Theodore Roosevelt słynne cytaty

„Rób to, co możesz, tym, co posiadasz, i tam, gdzie jesteś.”

Do what you can, with what you have, where you are. (ang.)

To tłumaczenie czeka na recenzję. Czy to jest poprawne?

„Największą nagrodą jaką daje nam życie, jest możliwość ciężkiej i wartościowej pracy.”

Far and away the best prize that life has to offer is the chance to work hard at work worth doing. (ang.)
Źródło: podczas swojej mowy w New York State Agricultural Association, Syracuse, Nowy Jork, 7 wrzesień 1903.

„Mów łagodnie i miej przy sobie gruby kij, a zajdziesz daleko.”

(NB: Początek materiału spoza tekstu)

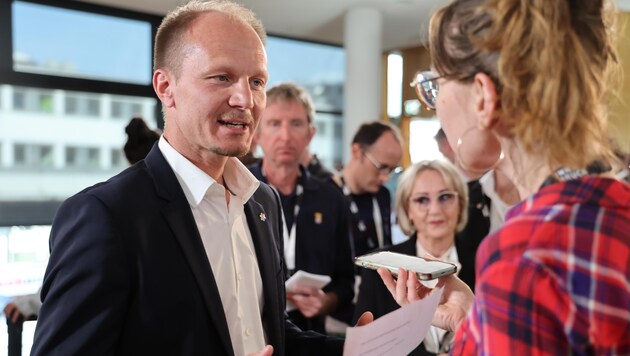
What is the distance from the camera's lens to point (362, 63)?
22.9 ft

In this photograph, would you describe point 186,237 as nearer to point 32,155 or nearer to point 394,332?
point 394,332

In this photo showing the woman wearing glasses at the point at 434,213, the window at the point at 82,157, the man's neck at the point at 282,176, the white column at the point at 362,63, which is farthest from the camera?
the white column at the point at 362,63

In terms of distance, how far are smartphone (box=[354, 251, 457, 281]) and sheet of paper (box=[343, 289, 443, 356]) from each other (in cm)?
4

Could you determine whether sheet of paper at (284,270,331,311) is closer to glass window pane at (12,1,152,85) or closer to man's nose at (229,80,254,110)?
man's nose at (229,80,254,110)

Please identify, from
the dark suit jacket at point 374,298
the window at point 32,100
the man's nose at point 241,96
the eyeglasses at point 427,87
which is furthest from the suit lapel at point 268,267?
the window at point 32,100

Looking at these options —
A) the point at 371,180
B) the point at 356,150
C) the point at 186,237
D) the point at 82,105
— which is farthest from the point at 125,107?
the point at 186,237

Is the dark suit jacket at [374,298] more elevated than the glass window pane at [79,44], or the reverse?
the glass window pane at [79,44]

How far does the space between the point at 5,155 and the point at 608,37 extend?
6062 millimetres

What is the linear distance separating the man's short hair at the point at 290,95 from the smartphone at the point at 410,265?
1424mm

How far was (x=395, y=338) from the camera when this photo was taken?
1078 mm

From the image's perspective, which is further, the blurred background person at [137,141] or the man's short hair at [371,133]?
the man's short hair at [371,133]

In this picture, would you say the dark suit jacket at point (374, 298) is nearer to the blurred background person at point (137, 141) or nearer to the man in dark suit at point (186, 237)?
the man in dark suit at point (186, 237)

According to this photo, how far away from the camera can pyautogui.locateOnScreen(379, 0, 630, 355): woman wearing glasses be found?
2.17 feet

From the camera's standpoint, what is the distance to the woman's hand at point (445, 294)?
4.05 feet
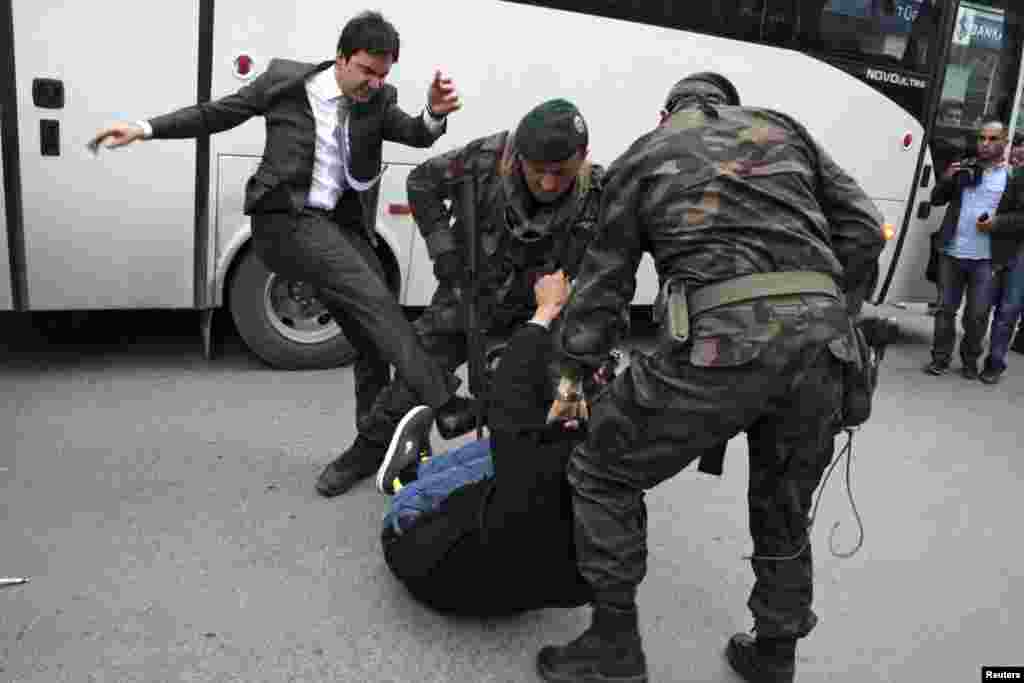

Speak softly and carry a big stick; you will go far.
Źródło: wystąpienie na Minnesota State Fair (2 września 1901), cyt. za: Przemysław Damski, Teddy Bear i Teddy R. – pluszowy miś i amerykański prezydent, histmag.org, 25 listopada 2012 http://histmag.org/Teddy-Bear-i-Teddy-R.-pluszowy-mis-i-amerykanski-prezydent-7337

Theodore Roosevelt cytaty

„Ten młody człowiek nie jest dżentelmenem. Nie raczy wstać, kiedy dama wchodzi do pokoju.”

o Winstonie Churchillu.
Źródło: Paul Johnson, Bohaterowie, wyd. Świat Książki, Warszawa, 2009, tłum. Anna i Jacek Maziarscy, s. 247

„Mogę być prezydentem Stanów Zjednoczonych albo mogę kontrolować Alicję. Obu tym rzeczom nie mogę podołać.”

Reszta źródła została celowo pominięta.